Wide receivers coach Reece Petty is used to playing and coaching in front of more than 50,000 fans. For him, game day was running out onto a huge Division I football field with his teammates and later, his colleagues.

Now coaching at a Division III school, the thrill is not from the fans, but from the players.

Petty was a wide receiver at the University of Kansas from 2006 to 2010. He had walked onto the team, which meant he did not receive an athletic scholarship, but he said he did not mind playing for free because of his love for the game. This is the same reason he said he wanted to coach at the Division III level — the players do not receive scholarships and play for the pure excitement of the game.

After graduating, he was an assistant football coach at Lansing High School in Lansing, Kansas, from 2011 to 2013, then a strength and conditioning intern for one year at his alma mater.

He was then a graduate assistant at Iowa State University from June 2014 to December 2015 and at the University at Buffalo in 2016.

As a graduate assistant, Petty was in charge of setting up drills and signaling plays from the sidelines, but he wasn’t able to coach as much as a full-time coach does.

After practice, he would import the film from that day’s practice so it would be ready for the coaches to watch.

Football head coach Dan Swanstrom said doing these tasks has already helped Petty with the few days he has been here.

“He’s helped the coaches with his ability to do some work with our computer programs and how he breaks down film,” Swanstrom said.

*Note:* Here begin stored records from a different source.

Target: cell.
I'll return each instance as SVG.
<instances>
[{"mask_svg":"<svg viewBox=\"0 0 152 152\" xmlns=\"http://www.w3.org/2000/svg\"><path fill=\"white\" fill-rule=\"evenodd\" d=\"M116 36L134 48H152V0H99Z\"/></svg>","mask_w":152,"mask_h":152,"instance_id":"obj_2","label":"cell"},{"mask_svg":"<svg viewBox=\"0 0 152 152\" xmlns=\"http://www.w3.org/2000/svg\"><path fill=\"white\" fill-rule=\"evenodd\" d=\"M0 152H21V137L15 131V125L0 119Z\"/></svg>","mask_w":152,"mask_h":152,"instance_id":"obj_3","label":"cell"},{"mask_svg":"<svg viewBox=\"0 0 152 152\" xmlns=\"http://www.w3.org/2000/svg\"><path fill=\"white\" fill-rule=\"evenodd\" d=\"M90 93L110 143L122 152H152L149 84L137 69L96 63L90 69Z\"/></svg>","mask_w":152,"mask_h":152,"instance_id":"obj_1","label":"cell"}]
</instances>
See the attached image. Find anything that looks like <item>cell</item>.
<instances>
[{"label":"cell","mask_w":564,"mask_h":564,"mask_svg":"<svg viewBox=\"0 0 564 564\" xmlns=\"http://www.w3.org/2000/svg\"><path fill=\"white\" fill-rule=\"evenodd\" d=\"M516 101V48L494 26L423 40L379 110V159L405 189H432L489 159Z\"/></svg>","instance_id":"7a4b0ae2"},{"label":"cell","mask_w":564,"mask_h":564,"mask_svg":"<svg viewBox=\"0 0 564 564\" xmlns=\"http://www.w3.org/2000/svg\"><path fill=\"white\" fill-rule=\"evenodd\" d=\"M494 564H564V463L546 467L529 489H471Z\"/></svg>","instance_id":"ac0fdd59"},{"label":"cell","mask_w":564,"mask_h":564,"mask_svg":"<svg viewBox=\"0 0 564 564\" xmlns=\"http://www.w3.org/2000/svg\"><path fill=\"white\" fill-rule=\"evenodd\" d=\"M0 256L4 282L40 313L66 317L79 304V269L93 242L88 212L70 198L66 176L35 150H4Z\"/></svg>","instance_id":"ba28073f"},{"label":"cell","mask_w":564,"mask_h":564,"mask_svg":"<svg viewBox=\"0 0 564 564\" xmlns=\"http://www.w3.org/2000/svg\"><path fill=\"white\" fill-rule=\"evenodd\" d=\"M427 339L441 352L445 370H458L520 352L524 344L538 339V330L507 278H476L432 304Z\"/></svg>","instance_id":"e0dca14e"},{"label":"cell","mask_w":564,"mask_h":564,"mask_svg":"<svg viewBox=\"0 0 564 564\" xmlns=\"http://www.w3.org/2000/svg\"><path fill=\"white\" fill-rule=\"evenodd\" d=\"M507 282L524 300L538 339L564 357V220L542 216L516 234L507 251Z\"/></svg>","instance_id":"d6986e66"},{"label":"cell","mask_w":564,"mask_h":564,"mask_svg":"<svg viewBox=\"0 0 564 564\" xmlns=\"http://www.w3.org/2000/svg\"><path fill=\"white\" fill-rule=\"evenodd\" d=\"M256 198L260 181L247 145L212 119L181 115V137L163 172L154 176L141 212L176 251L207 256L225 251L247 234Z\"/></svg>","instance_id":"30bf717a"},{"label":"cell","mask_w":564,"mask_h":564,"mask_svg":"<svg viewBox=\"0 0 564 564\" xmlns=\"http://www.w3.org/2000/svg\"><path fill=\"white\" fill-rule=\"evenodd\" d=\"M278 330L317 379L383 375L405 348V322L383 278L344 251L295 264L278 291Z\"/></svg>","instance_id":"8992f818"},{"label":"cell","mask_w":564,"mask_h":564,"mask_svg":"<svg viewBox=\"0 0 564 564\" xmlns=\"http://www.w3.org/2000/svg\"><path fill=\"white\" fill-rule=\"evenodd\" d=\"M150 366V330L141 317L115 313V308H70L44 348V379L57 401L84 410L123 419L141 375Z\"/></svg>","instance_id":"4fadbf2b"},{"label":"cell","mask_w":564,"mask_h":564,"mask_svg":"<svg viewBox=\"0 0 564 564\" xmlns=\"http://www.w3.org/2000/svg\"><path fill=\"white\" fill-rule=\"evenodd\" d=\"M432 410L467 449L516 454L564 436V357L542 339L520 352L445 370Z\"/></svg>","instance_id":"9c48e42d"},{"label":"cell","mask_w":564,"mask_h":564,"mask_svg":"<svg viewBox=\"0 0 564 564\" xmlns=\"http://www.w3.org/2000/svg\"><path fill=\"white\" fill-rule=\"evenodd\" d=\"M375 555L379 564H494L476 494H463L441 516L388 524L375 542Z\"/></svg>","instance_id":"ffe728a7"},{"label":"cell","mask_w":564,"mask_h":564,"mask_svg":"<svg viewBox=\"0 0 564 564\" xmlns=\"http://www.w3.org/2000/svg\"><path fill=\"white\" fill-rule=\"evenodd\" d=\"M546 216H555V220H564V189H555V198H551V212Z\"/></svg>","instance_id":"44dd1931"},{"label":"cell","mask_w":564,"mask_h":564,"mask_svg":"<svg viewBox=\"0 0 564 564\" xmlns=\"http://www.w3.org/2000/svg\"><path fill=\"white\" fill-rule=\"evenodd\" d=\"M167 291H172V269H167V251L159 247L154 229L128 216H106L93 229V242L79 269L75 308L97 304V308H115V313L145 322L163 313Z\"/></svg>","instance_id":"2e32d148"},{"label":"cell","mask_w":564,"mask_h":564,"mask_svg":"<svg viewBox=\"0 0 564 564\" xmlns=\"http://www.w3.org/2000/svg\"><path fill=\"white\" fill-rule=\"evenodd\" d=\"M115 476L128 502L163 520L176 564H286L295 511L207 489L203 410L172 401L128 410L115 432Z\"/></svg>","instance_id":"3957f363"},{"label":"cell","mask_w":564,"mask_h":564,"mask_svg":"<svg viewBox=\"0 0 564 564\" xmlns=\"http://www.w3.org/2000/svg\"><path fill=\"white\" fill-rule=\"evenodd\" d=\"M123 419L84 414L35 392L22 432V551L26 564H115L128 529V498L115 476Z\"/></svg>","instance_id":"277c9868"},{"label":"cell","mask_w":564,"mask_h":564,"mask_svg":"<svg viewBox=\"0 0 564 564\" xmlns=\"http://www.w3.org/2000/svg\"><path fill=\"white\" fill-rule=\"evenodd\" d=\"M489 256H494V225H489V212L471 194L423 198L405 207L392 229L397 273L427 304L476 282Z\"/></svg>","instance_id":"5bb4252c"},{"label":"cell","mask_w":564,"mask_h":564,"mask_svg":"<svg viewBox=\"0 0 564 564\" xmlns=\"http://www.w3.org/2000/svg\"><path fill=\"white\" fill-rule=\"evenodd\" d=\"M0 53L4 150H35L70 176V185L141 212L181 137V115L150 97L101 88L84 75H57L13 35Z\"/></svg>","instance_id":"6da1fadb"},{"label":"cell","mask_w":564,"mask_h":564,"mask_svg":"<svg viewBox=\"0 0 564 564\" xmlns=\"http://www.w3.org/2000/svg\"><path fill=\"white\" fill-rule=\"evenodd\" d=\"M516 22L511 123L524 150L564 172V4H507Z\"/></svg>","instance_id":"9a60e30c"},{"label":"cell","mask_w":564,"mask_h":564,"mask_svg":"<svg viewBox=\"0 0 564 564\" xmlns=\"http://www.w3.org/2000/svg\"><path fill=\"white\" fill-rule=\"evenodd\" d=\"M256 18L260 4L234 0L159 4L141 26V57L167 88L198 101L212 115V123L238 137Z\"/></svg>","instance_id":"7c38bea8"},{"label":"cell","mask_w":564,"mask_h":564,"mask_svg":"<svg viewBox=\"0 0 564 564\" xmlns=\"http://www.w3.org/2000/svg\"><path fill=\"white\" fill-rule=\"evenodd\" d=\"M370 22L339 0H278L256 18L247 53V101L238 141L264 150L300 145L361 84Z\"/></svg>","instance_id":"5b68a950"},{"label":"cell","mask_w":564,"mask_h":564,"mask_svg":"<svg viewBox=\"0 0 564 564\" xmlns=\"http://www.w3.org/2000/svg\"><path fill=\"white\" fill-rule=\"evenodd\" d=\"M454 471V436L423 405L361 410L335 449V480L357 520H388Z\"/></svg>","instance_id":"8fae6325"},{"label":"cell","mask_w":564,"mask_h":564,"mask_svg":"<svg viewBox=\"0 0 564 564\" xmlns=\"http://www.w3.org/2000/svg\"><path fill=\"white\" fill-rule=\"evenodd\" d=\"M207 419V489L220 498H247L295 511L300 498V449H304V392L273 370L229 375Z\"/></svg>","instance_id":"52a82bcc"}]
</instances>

Even though Petty enjoyed his time on the Division I level, he said he was ready to spend more time coaching players.

Petty said he began looking at different schools that were looking for coaches, a process that prompted him to reach out to Swanstrom.

After receiving Petty’s application, Swanstrom said, recommendations from John Reagan, offensive coordinator at the University of Pennsylvania; Paul Rhoads, defensive coordinator at the University of Arkansas; and Tommy Mangino, offensive coordinator at the University of Kentucky, came in on Petty’s behalf.

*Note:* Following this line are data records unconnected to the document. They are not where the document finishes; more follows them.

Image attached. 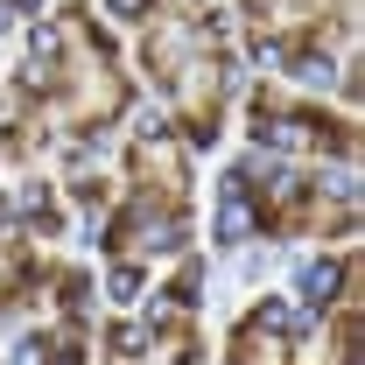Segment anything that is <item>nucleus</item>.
I'll return each mask as SVG.
<instances>
[{
	"label": "nucleus",
	"mask_w": 365,
	"mask_h": 365,
	"mask_svg": "<svg viewBox=\"0 0 365 365\" xmlns=\"http://www.w3.org/2000/svg\"><path fill=\"white\" fill-rule=\"evenodd\" d=\"M330 281H337L330 267H302V295H309V302H323V295H330Z\"/></svg>",
	"instance_id": "1"
}]
</instances>
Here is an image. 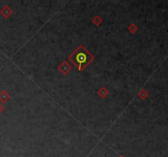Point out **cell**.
<instances>
[{
  "label": "cell",
  "mask_w": 168,
  "mask_h": 157,
  "mask_svg": "<svg viewBox=\"0 0 168 157\" xmlns=\"http://www.w3.org/2000/svg\"><path fill=\"white\" fill-rule=\"evenodd\" d=\"M121 157H123V156H121Z\"/></svg>",
  "instance_id": "cell-2"
},
{
  "label": "cell",
  "mask_w": 168,
  "mask_h": 157,
  "mask_svg": "<svg viewBox=\"0 0 168 157\" xmlns=\"http://www.w3.org/2000/svg\"><path fill=\"white\" fill-rule=\"evenodd\" d=\"M92 58L93 57H91L90 54L86 52L83 47H81L76 53H74L72 57H70V59H72V61L76 65V66L78 65L80 70H82L85 66H86V65L91 62Z\"/></svg>",
  "instance_id": "cell-1"
}]
</instances>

“Those guys are proven as who they are as evaluators of people, and that created the interest,” Swanstrom said. “Reece came here on an interview and did a tremendous job with his knowledge of football and the skill set of what it takes to play wide receiver. His mentality fit with what we are looking for on our staff, and once we got to that point, it was an easy decision.”

Swanstrom said he was looking for was someone who had energy, was excited to work and teach the players, and was not constantly looking for their next job.

“There are great coaches at all levels, and his product of who he’s become is because of the coaches he’s been around — that’s why we were interested in hiring him,” he said. “The levels we could care less about, but his education is what we care about, and he’s a great teacher.”

Petty said the coaches and teachers he has had over the years have helped him gain the knowledge it takes to be a good coach.

“I try to pride myself on being very knowledgeable about the wide receiver position,” Petty said. “Everything from technique to X’s and O’s. I’ve tried to really refine my craft the last few years. I want to help the wide receivers however I can.”

Junior wide receiver JR Zazzara said the knowledge Petty has gained from the people he previously worked with will greatly help the Bombers.

“He’s worked with some of the best people,” Zazzara said. “He’s been at some of the best places. The different techniques, the different ways of coaching that he has been exposed to — just that being reflected at the Division III school. And it has an astronomical impact.

After working with the team for a little more than a week, Zazzara said, Petty has earned respect through his interactions with the team.

“The individual time that he has wanted to spend with us and [watching] film and how he incorporates us in the offense and working together already,” Zazzara said. “The earned respect part has a huge impact. On the field, off the field, taking coaching points and having a good relationship makes all that enjoyable.”

Petty said that so far, his time with the South Hill squad has been enjoyable and that he is looking forward to what the rest of the year and the fall season will bring.

“One of the first things I noticed is the pure enjoyment of the players here at Ithaca,” Petty said. “They love football. They are getting after one another and being competitive, and it’s been a lot of fun seeing that enthusiasm.”